Some celebrities were emotional train wrecks; their tongues fell mute, frozen (for once). Those who weren't reacting with tears began to respond to the news with white-hot anger. People on the streets began to riot, destroying property, smashing windows, toppling cars, and starting conflagrations.

Those in front of television cameras had a difficult time doing what they usually try to do--explain things to those of us among the unwashed herd. Their disappointment was manifest in their expressions, both facial and verbal.

WHY?

Why all this hysteria?  What in the world was causing adults we thought were mature and who should know better to carry on like what we witnessed back in the election aftermath of 2016? Their behavior was worse than the toddler whose parents have just informed him that the family trip Disneyland had been canceled.

I would suggest that what's happened to them is that they have come to look upon THE function of government as being that of providing people with happiness. None of our Founding Fathers believed that idea. They saw government as providing the framework for protecting the rights and freedoms of individuals to life, liberty, and the pursuit of happiness, but they recognized that government can't provide it. But those who were emotional wrecks on that election night and thereafter had come to look upon the government to provide their happiness by forcing other people to do what they want them to do.

IS IT ONLY "THEM?"

However, are Bible-believing Christians losing their way, having been infected with the same disease, thinking that if MY candidate gets elected, he (or she) will be the source of my happiness and make other people do what I want them to do? You might think so if you listen to believers consumed with politics after dinner, consumed with politics at church fellowships, consumed with the politics of make-me-happy on social media. What's happening is that the world-system is squeezing the believer into its mold (Cf. Romans 12:1-2).
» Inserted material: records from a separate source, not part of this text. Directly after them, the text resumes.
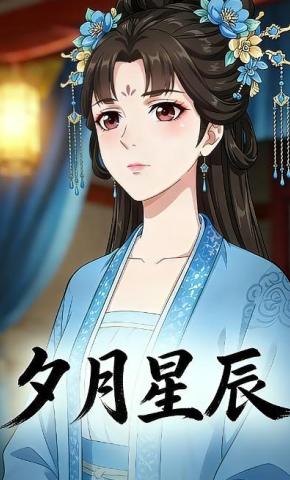 短剧《夕月星辰》海报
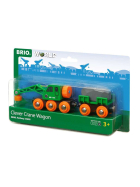 BRIO Clever Crane Wagon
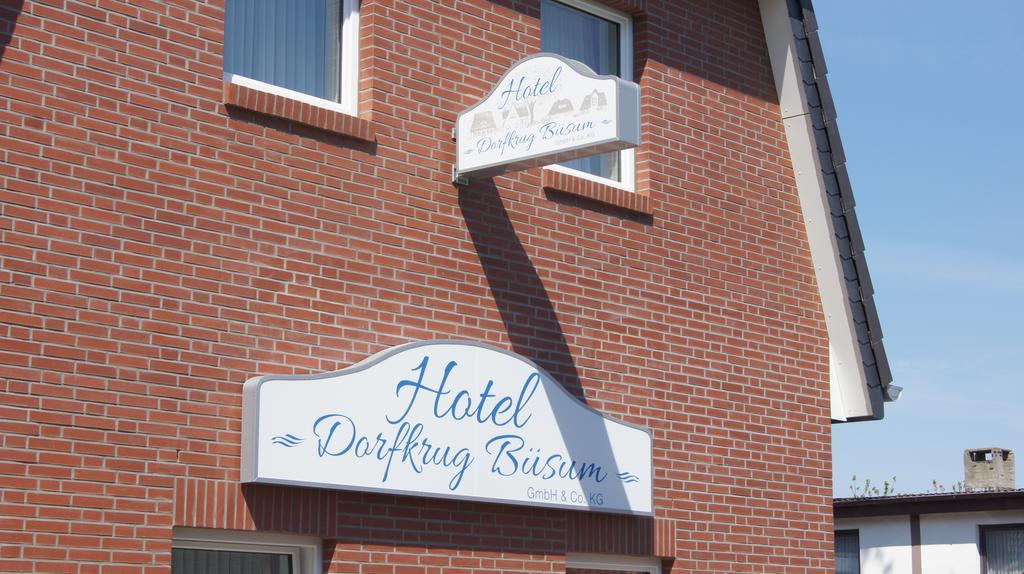Hotel Dorfkrug Buesum 外观 照片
THE RESULTS OF MAKE-ME-HAPPY

This government-please-make-me-happy-attitude has produced politicians in both parties who make outlandish promises based on what they know the masses want to hear, promises we know (and they know) in our (and their) heart of hearts that they're not going to keep. The masses then become fodder for manipulation.

THE FINAL WORD

Jesus jolts us by teaching us that the highest good isn’t our marital bliss, finding ourselves, or the success of my chosen candidate. Happiness comes as a by-product of being a faithful follower of Christ. Happiness doesn't come by looking for it from the government; it's a result of faithfully becoming a disciple of Christ and making His will the command center of our lives and, just as important--meeting regularly with other followers of Christ who, of course, share a communal purpose.